Schriftliche Aufgabe >> Führen Sie den Lesetext über die Bilder von Armin Mühsam weiter, beginnend nach seinem letzten Satz.

Lesetext >>
┌──

Die Gebäude und Baukörper sind klar und einfach, gelegentlich mit einer Zitat-Andeutung versehen: Étienne-Louis Boullées Kenotaphen lassen grüßen, Giorgio Morandi, Giorgio de Chirico und Leo von Klenze dienen als Vorbilder. Die Himmel und Wolkenbildungen zitieren Namen wie Philip Otto Runge und Caspar David Friedrich. All diese Namen sind aber nebensächlich und besagen lediglich, dass Armin Mühsam seine Zitat-Vorbilder gut kennt und studiert hat.
Außerdem sind merkwürdige dunkle Ein- und betonfarbige Niedergänge und Tunnels in den Bildern zu sehen, bunker- und containerartige Formen.

└──

Materialinhalt >>
┌──

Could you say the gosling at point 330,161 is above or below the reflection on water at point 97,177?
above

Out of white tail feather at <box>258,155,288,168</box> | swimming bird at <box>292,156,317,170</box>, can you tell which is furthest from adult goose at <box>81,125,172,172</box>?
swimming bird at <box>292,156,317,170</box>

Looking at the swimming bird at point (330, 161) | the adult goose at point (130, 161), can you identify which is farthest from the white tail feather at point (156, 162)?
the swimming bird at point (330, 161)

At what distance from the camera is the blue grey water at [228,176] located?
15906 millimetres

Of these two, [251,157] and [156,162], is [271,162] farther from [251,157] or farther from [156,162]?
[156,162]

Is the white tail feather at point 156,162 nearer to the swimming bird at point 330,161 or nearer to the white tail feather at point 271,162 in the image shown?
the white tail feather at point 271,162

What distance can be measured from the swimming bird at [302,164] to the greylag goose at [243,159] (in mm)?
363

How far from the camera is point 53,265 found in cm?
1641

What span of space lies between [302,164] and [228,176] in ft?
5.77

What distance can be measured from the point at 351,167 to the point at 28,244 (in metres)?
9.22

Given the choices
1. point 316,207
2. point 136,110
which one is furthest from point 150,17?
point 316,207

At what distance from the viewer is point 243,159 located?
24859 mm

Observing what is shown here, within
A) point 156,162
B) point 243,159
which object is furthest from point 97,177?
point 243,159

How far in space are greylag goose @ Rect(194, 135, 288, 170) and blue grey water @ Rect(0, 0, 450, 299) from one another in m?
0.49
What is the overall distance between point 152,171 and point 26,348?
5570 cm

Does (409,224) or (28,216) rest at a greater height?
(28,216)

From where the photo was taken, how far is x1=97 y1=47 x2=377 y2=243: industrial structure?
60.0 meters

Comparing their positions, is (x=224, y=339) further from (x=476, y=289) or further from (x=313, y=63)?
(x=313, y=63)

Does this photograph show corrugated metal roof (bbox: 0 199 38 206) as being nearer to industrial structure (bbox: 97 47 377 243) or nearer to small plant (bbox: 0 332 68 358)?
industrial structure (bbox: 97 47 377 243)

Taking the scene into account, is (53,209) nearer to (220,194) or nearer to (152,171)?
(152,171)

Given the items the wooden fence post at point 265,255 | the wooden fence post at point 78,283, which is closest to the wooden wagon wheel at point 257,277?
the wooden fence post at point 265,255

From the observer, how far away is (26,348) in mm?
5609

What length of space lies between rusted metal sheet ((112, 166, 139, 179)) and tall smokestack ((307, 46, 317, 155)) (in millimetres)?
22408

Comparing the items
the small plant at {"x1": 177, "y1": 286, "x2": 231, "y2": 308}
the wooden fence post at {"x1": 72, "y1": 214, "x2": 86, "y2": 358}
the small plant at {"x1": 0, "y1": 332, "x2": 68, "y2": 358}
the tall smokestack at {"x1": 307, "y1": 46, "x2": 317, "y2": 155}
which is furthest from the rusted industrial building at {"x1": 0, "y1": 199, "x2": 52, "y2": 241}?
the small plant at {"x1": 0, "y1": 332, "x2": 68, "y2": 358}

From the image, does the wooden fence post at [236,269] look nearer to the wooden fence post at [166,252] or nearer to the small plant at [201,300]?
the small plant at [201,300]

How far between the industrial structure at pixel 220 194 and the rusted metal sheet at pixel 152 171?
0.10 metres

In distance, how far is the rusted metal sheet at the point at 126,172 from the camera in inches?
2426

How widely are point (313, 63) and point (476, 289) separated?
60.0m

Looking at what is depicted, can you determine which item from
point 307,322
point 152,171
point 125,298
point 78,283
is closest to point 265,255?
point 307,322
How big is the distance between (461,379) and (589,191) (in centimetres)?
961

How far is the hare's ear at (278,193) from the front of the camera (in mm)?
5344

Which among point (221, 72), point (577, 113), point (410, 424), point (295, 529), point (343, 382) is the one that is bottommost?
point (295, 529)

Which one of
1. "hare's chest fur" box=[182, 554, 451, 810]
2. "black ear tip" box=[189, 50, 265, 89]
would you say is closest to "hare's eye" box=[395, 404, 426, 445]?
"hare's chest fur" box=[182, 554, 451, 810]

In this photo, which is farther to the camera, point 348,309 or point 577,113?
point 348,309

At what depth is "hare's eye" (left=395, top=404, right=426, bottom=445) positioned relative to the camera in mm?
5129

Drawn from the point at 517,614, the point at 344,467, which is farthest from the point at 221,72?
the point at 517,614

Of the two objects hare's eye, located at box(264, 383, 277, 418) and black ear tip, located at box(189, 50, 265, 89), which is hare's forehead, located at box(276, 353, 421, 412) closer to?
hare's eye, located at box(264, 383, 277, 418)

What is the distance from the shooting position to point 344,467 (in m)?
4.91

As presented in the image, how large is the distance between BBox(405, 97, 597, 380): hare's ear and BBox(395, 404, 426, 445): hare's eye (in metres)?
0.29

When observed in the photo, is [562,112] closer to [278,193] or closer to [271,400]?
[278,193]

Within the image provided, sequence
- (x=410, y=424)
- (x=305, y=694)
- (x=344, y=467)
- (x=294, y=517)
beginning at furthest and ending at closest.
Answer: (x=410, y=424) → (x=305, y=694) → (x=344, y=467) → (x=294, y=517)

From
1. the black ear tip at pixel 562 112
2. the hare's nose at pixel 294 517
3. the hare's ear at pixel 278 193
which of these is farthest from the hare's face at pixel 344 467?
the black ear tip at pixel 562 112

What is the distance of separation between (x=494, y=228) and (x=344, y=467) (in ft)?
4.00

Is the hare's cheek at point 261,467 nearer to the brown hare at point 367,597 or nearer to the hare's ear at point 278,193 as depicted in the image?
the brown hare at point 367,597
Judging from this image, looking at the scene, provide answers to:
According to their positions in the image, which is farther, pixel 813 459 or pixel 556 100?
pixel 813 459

└──

Lösung >>
Konstruktionsgegenstände wie Winkel und geographische Messgeräte sowie Stative machen dem Betrachter klar, dass Planung und Konstruktion nötig waren, um das Motiv einerseits und das Bild andererseits zu bewerkstelligen. Will sagen, der Künstler verweist auf die symbolische Konstruktion, die es im Bild selbst als vergangene Handlung einmal gegeben haben könnte und er verweist auf seine eigene, komplexe Konstruktion, das Bild komponiert und gemalt zu haben. Kommunikation wird mit Straßen und Schienensträngen, Sendemast und Satellitenschüssel symbolisiert.

Eigentlich scheint Mühsam wie ein klassischer Bildhauer zu arbeiten und alles Überflüssige aus den Bildern entfernt zu haben. Das Resultat ist das Unabdingbare, das nach dem Prozess einer Beobachtung und anschließender Reinigung als Konzentrat verbleibt. Damit wäre auch die vermeintlich gefühlte Leere des Bildraums zu erklären.
Der Mensch ist nie direkt sichtbar, als wolle uns der Künstler sagen: Die Welt funktioniert nun ohne seinesgleichen. Die Unsichtbarkeit des Menschen bedeutet aber nicht automatisch seine Abwesenheit.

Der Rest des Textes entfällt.